Сейчас народ очень озабочен тем, чтобы не стало хуже. Вообще, есть ощущение, что будущее в какой бы то ни было форме влечет за собой некие неприятности и ухудшения того, что есть. Общая тенденция заключается в том, чтобы как‑то удержаться и сохранить то, что есть. Иными словами, сейчас актуальны спасение от будущего, сохранение статус-кво и какая‑то защита от надвигающихся опасностей — будь то экономические катастрофы, экологический кризис, нарастание напряженности, возникновение новой безработицы; у всех есть ощущение, что, скорее всего, будет хуже.
М.С.: Интересно, что само слово «кризис», выбранное в качестве официальной характеристики сложившейся ситуации, чисто семантически смягчает положение: то есть у нас не катастрофа, но, скажем так, неприятности. Кризис предполагает выход, но не спасение.
Б.Г.: Да, но при этом никаких надежд, связанных с кризисом, сейчас нет. Раньше все‑таки присутствовала вера в спасительную силу кризиса, думали, что это некое испытание для капитализма и экономики, пройдя которое, они выйдут более бодрыми и ревитализирующимися, — может быть, какой‑то революционный будет выход. Сейчас нет такого ощущения. Сейчас все с удовлетворением отмечают то обстоятельство, что экономика вышла на докризисный уровень. Мне кажется, присутствует сильное желание стабилизации того, что есть. <...> Мне кажется, что современное сознание вообще рассчитано на защиту от всяких напастей. Если говорить о начале века, это было время, направленное в будущее. Будущее рисовалось как нечто, дающее огромные шансы, в будущее хотелось идти. Сейчас в будущее не хочется идти вообще никому. Все хотят от будущего в разных его вариантах защититься, ну или как минимум перейти в него с наименьшими потерями.
<...>
С одной стороны, налицо рост национальной и религиозной идентификации сравнительно с тем, как было еще недавно, 10 – 20 лет назад; это заметно абсолютно везде. С другой стороны, эта идентификация становится все более и более бессодержательной — то есть, например, ты можешь назвать себя французом или исламистом, но при этом очевидно, что исламисты ничего не знают про ислам и абсолютно невежественны в сфере идеологии, а люди, которые говорят, что они за Францию, имеют такое же смутное представление об этой стране. Абсолютно бессодержательная идентификация тем не менее дает возможность создать оборонную ситуацию — мы видели, как это все происходило в Югославии.
<...>
<...> искусство все более и более хочет быть полезным и интегрированным в социальную ткань. Художники устали от роли автономных и независимых творцов <...> они видят, что искусство находятся в кризисе, и если они не хотят перейти на производство предметов роскоши — а многие этого не хотят, — тогда им приходится продемонстрировать полезность в одном отношении или другом. Сейчас это практически массовая тенденция.
<...>
<...> что такое философия в очень упрощенном виде, на уровне практическом? Это убедительная речь. Сейчас же убедить никого ни в чем нельзя.
М.С.: Почему же?
Б.Г.: Потому что каждый имеет свое мнение. Сейчас демократический тренинг привел к тому, что люди всерьез считают, что у них есть мнение по всем основным вопросам.

**********

ЧТО ТРЕБУЕТСЯ ▸ Повторите дословно отрывок из фрагмента документа выше: от слов «М.С.: Интересно, что» до слов «но не спасение.» включительно.

СТРОКИ ДАННЫХ ▸
**********

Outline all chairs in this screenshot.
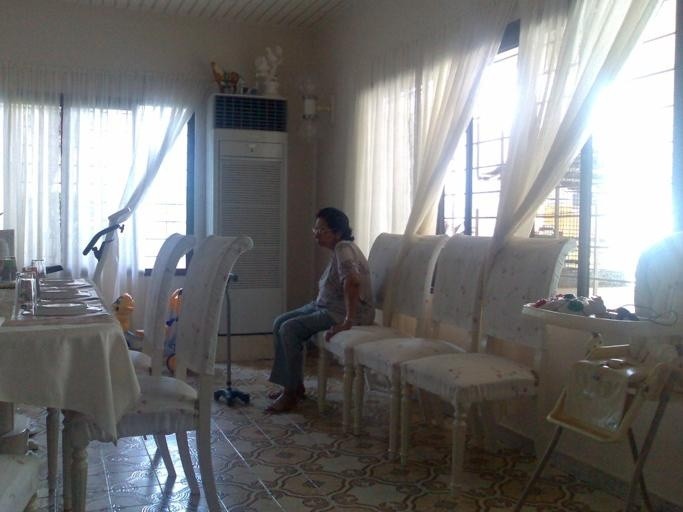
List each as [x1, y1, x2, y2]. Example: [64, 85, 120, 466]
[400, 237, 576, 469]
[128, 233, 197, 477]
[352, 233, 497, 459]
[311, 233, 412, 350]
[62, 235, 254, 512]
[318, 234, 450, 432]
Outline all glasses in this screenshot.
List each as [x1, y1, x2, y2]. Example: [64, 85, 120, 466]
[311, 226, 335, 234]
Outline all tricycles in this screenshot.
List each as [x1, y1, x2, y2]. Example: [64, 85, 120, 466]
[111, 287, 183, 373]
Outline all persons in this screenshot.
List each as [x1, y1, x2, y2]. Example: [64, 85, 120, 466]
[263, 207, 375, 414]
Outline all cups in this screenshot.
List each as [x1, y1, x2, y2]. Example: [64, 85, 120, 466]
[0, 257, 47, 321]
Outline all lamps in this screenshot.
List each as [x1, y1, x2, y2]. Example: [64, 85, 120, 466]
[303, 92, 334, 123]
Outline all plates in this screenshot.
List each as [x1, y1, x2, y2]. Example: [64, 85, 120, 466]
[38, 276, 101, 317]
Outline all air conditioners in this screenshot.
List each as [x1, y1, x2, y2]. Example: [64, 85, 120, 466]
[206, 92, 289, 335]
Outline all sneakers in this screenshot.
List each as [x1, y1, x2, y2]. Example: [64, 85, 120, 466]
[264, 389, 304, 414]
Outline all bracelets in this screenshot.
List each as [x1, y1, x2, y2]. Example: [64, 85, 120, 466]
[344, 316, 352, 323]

**********

ПИСЬМЕННЫЙ ОТВЕТ ▸
М.С.: Интересно, что само слово «кризис», выбранное в качестве официальной характеристики сложившейся ситуации, чисто семантически смягчает положение: то есть у нас не катастрофа, но, скажем так, неприятности. Кризис предполагает выход, но не спасение.